Quoted passage —
'''
The Adult Learning@Home project found that e-learning tends to be associated with the same factors that determine school-leaving age, such as sex and socio-economic background. "It would seem that patterns of participation in adult education are not being changed for the better by changes in education policy," said Dr Neil Selwyn, who lead the research.

The study, which was one of the first large-scale research projects to focus specifically on information and communications technologies and adult learning, showed that despite 'universal' levels of access to computers and the internet, actual use is limited to just over half of the adult population.

Using the internet to learn a language or other new skill was secondary to communicating with family and friends, producing documents and searching for specific information and general knowledge.

The report shows that e-learning was most often concerned with the technology itself, rather than a means to learn something else.

'We met pensioners who had learned to turn spreadsheets into pie-charts then never used them,' said researcher Dr Neil Selwyn.

Researchers concluded that ICTs appear to reinforce existing patterns of learning and were mainly of benefit to people who were already learners, or who would have become learners without the availability of computer technology.
'''
Items —
'''
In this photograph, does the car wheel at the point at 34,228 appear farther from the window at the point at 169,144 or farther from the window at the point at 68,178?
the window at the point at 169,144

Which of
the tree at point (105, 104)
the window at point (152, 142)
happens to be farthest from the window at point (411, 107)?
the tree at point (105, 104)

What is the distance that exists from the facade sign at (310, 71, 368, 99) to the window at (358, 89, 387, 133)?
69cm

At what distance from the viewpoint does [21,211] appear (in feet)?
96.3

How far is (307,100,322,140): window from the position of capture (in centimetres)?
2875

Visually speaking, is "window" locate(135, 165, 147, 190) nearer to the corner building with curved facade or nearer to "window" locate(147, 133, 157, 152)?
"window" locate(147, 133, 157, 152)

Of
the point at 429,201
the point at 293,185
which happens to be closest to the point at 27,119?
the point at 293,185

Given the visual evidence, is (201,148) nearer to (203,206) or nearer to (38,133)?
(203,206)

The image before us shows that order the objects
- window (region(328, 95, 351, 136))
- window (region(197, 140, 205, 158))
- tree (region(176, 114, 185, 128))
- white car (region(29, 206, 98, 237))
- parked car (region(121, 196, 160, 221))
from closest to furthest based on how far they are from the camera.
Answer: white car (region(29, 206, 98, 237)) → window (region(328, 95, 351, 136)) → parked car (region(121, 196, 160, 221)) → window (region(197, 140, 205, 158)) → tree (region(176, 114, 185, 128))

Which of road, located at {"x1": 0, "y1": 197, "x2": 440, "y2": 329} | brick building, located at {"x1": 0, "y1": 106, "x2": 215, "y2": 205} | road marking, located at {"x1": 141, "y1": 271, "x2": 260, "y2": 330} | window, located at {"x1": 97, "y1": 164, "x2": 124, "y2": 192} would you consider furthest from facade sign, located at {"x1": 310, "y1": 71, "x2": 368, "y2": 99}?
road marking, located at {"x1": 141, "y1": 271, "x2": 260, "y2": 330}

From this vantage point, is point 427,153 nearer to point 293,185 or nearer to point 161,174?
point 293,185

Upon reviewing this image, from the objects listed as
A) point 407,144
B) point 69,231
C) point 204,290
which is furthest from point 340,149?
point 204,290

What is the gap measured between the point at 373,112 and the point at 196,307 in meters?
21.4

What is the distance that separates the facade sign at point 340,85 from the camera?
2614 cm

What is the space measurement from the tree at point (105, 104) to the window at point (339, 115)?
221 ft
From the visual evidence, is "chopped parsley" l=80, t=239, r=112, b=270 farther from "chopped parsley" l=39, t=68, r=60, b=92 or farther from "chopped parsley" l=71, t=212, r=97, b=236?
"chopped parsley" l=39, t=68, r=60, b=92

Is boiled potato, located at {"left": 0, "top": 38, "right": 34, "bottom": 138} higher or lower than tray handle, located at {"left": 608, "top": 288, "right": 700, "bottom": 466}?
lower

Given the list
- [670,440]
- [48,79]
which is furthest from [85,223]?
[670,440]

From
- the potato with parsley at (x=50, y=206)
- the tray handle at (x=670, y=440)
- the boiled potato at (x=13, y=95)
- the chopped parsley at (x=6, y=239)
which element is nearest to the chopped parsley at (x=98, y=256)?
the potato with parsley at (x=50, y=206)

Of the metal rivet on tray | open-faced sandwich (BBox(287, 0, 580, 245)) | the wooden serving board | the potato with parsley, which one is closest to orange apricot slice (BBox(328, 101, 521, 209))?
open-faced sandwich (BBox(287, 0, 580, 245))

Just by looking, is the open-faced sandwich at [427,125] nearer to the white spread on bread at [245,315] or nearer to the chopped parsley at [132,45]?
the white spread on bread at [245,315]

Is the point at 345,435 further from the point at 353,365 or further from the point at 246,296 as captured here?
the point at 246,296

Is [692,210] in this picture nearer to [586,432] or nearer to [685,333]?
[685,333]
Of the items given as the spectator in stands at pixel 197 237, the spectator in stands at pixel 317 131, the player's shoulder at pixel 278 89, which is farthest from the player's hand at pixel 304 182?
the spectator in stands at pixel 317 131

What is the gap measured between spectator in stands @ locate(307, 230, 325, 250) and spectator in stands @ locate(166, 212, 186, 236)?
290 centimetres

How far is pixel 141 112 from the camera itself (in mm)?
'''
The exercise — Pick up the passage on adult e-learning research above the listing and continue it from its final sentence.

Response to this task —
* The findings were based on a door-to-door survey of 1,001 adults and interviews with 100 respondents, followed by a year-long, in-depth ethnographic study of 25 ICT users, their friends and families.

Other findings include:

. Only 38% of the 1001 adults survey had continued with any form of formal learning directly after reaching compulsory school-leaving age.

. The key determinant of learning in later life is experience of work and family life as an adult, rather than access to ICTs.

. Only 8% of the survey could be classed as excluded from computers and the internet, but 48% had not used a computer during the past 12 months.

. Only 11% of respondents reported using a computer in a public location such as a library, compared to 44% using one at home and 32% in the workplace.

. The key factor underlying the success of ICT-based learning is an individual's motivation and self-discipline.